“Do you have the Smith wrinkle?” my distant cousin asks me over breakfast with a small group of family members, reunited in a Denny’s in Vancouver, WA in July. “Umm…I’m sorry?” I say. This lady is my dad’s first cousin, but because I’ve spent my life on the East Coast, I’ve only ‘met’ her a handful of times in my adulthood. She is lovely, but….the Smith wrinkle? She continues, smiling, “On your arm,” and reaches across my aunt who is sitting between us to turn over my right arm and push up my sleeve. “You do!!” she declares. I look down and realize then that the strange little line about one inch above the crook of my elbow now has an endearing name – my maiden name. “Do others have it?” I ask quizzically, shocked and delighted by this family tidbit. “As far as I know, all of us Smiths have it. It’s a genetic trait. It gets more defined as you get older.” My aunt is equally surprised. We roll up her sleeve. She’s got it. At the table are my grandpa and his sister. They both have it. The minute I get home a few days later, I check all three of my kids. They each have it, too. Well, I’ll be darned.
Family traits come in a variety of packages. There are genetic traits – like this fun little wrinkle in my family, or another family’s perky nose, or auburn hair, deep-set eyes and long eyelashes, feet that all look the same, etc. There are also personality traits – like inherent joyfulness, ambitiousness, or a strong preference for organized surroundings and schedules (or lack thereof). The possibilities are endless, and families fascinate me, because even where similarities exist, countless differences do as well. No two people, even genetically identical twins, are absolutely the same through and through. The most important part of them – the soul – is one of a kind.
In the past, I wondered about the malleability of my soul, because I’d heard many proponents of various belief systems stipulate (in one way or another) that we can change ourselves. They are loud and vocal in today’s world. Usually they advocate some sort of introspective process in which a person peels back layers (often painful memories) to try to uncover the essence of who they are, and from there, harness internal raw energy to embrace life with newfound vigor and awareness. While we can probably make small changes on our own, it’s been my experience that profound, lasting change requires more than…well, more than me. This introspective process worked for me to a point, but stopped when I came to grips with the fact that if I truly had the power to change myself, I would have already done it. My willpower alone should’ve been enough. But I was still plagued with bad habits and personality traits I disliked, and I hurt others with them too. I had to admit the possibility of a power greater than myself, and that I was NOT it.

→ Tasks to perform:
(1) Copy the passage of the essay on family traits starting with "Family traits come" and going on through "one of a kind.".
(2) In the essay on family traits, where and when does the family breakfast take place?
(3) List every genetic trait named as an example in the second paragraph of the essay on family traits.
The listing that comes next is not needed.

→ Data provided:
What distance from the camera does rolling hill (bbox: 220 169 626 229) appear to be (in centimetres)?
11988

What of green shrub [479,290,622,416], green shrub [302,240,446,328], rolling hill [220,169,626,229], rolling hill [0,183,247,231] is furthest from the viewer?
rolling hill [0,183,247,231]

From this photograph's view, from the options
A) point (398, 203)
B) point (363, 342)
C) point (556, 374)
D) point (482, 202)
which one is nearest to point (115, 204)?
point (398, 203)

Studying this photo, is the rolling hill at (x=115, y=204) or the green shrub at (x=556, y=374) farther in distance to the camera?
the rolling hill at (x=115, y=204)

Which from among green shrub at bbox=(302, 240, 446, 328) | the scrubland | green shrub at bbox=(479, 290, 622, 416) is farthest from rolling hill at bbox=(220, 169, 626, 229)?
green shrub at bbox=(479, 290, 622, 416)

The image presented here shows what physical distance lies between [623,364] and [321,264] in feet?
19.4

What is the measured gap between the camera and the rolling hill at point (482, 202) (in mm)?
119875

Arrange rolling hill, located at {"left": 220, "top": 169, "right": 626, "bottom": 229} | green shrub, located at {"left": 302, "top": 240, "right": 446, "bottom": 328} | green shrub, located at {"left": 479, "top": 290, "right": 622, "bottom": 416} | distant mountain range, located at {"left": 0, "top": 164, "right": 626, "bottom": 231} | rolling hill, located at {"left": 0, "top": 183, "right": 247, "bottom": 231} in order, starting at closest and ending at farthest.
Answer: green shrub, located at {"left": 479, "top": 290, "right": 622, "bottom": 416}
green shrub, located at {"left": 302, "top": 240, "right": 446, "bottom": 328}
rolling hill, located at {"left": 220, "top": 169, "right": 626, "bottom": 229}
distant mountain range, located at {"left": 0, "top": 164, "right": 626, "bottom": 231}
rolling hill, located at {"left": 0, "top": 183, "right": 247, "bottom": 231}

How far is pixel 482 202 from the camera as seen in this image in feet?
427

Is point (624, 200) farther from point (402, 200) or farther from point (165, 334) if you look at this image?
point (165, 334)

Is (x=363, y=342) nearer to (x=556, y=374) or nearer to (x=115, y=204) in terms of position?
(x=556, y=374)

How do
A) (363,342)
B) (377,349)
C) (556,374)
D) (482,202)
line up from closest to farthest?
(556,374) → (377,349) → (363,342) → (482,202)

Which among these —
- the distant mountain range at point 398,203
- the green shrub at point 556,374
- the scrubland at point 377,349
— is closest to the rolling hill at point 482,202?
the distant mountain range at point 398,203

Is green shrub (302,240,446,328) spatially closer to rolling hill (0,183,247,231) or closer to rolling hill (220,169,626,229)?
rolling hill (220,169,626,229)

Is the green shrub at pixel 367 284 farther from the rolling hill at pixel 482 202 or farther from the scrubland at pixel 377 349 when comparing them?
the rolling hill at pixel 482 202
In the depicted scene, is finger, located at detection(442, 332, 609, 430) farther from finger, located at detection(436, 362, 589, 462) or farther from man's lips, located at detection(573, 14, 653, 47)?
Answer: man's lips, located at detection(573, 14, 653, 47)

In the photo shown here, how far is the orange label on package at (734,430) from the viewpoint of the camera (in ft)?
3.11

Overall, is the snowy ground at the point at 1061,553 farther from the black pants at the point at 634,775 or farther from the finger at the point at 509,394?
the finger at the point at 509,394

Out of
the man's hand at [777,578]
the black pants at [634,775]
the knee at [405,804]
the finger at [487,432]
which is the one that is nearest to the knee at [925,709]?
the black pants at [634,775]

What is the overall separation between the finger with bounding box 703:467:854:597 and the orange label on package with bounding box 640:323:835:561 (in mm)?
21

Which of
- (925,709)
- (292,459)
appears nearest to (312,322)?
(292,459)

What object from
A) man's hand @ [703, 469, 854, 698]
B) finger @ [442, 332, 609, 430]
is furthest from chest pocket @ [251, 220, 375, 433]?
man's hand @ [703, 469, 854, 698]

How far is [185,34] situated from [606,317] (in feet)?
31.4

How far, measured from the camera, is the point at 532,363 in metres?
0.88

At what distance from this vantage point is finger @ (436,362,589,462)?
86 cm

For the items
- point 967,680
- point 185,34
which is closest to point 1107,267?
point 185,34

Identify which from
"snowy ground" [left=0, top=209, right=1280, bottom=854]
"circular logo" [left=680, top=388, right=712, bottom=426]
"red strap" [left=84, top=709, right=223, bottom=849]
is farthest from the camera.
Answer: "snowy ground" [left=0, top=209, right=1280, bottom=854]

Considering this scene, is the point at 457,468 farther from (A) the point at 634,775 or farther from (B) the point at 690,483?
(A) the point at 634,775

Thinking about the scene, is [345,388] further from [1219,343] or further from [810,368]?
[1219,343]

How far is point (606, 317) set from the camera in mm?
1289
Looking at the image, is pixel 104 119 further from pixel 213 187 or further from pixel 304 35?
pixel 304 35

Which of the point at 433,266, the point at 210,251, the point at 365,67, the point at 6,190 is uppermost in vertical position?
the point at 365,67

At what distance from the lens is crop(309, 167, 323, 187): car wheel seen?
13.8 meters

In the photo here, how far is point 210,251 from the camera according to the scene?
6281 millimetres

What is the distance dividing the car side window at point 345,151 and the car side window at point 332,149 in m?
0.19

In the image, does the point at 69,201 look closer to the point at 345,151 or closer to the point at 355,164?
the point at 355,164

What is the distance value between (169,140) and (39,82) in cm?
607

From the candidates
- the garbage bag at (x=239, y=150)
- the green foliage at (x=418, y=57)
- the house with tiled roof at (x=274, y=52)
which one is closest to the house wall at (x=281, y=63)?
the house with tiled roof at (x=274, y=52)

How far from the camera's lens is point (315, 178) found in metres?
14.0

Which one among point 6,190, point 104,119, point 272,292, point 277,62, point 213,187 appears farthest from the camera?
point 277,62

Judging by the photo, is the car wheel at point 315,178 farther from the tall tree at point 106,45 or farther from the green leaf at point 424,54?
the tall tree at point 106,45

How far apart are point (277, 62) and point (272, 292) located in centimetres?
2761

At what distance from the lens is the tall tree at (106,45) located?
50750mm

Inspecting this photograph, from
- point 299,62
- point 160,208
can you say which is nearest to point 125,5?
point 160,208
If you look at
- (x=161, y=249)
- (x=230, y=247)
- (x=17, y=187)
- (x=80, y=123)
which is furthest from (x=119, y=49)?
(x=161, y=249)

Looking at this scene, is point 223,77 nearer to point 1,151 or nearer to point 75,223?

→ Results:
(1)
Family traits come in a variety of packages. There are genetic traits – like this fun little wrinkle in my family, or another family’s perky nose, or auburn hair, deep-set eyes and long eyelashes, feet that all look the same, etc. There are also personality traits – like inherent joyfulness, ambitiousness, or a strong preference for organized surroundings and schedules (or lack thereof). The possibilities are endless, and families fascinate me, because even where similarities exist, countless differences do as well. No two people, even genetically identical twins, are absolutely the same through and through. The most important part of them – the soul – is one of a kind.

(2) At a Denny's in Vancouver, WA, in July.

(3)
- The family wrinkle
- A perky nose
- Auburn hair
- Deep-set eyes
- Long eyelashes
- Feet that all look the same